Aside from the intellectually trivial appearance of the recommendations, this mode of prescription is capable of projecting the feminist critics as authoritarian agenda setters with robust lack of respect for the freedom of artistic creativity or the license of the artist. Their critical vision seems a bit distant from the reality that art, unlike law or science, is not an automatic venture that can be tailored according to a priori rules, principles, regulations and pre-existing knowledge deliberately constructed for its straitjacketing. Their mode of femino-centric criticism is as weighty and offensive, when contextualized in relation to artistic freedom, as gender indifference, domination and contempt, which feminist critics have alleged most African male writers and their critics of.
Actually, a fundamental contention arising from their critical and theoretical positions is the question: which comes first, the creative art or the theory applied in critiquing it? Must art be forced on theory or must theory be forced on art? I think that it is the art work that should be allowed to yield its own critical perception and not vice versa. Why then castigate a critic for his, so called, patriarchal analysis, if, for instance, that is his perception of a literary work? Forcing theory on art, such as Evwhieroma and Salami are advocating will be, certainly, creatively reductionistic and murderous. Equally, asking a writer to revise reality as depicted in his drama is asking him to revise the truth. Moderate suiting of theory to art would be more beneficial to literary studies in its service of humanity than dogmatic suiting of art to theory and ideology. Art should be freely and truthfully expressed according to the artist’s perception and instinct. Before feminist critics commence the setting of mandatory theoretical agendas such as this, the substance and the likely futuristic impact of such imperative, as well as the inter-mediationism of gender roles, should be contemplated.

┄┄┄┄┄┄┄┄┄┄

SET EXERCISE =>
Transcribe the passage on feminist criticism word for word, beginning at the words that contain "Aside from the" and stopping after "their critics of.". The stored entries play no part in what is asked here.

Stored entries
┄┄┄┄┄┄┄┄┄┄

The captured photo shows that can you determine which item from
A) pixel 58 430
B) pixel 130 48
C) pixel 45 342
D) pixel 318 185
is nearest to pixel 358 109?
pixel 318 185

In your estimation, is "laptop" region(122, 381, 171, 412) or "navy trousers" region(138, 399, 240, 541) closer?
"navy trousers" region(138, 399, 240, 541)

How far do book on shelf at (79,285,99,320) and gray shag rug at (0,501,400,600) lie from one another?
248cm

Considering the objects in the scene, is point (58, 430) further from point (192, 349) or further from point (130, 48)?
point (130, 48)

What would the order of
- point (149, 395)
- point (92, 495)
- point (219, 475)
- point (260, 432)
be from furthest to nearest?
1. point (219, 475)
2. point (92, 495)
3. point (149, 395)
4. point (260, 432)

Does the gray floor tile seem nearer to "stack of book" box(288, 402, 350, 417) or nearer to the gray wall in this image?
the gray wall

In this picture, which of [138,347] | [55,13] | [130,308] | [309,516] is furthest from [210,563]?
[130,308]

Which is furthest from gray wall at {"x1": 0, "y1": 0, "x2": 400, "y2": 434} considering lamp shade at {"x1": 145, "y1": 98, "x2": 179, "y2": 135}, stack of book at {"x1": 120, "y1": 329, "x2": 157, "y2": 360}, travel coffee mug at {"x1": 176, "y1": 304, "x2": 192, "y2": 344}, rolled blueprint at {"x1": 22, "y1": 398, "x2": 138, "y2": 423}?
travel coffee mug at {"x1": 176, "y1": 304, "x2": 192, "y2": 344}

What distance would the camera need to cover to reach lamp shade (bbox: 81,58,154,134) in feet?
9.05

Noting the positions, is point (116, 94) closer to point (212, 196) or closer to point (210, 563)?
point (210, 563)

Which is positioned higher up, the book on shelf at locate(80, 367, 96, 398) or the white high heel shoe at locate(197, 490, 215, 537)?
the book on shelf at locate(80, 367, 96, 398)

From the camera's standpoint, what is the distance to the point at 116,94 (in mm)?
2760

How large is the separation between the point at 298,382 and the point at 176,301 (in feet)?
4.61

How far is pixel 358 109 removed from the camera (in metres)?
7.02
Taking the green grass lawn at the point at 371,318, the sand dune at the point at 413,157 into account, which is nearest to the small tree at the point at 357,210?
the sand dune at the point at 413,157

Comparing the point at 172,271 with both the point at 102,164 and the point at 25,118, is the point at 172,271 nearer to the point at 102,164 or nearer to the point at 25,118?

┄┄┄┄┄┄┄┄┄┄

OUTPUT FOR THIS EXERCISE =>
Aside from the intellectually trivial appearance of the recommendations, this mode of prescription is capable of projecting the feminist critics as authoritarian agenda setters with robust lack of respect for the freedom of artistic creativity or the license of the artist. Their critical vision seems a bit distant from the reality that art, unlike law or science, is not an automatic venture that can be tailored according to a priori rules, principles, regulations and pre-existing knowledge deliberately constructed for its straitjacketing. Their mode of femino-centric criticism is as weighty and offensive, when contextualized in relation to artistic freedom, as gender indifference, domination and contempt, which feminist critics have alleged most African male writers and their critics of.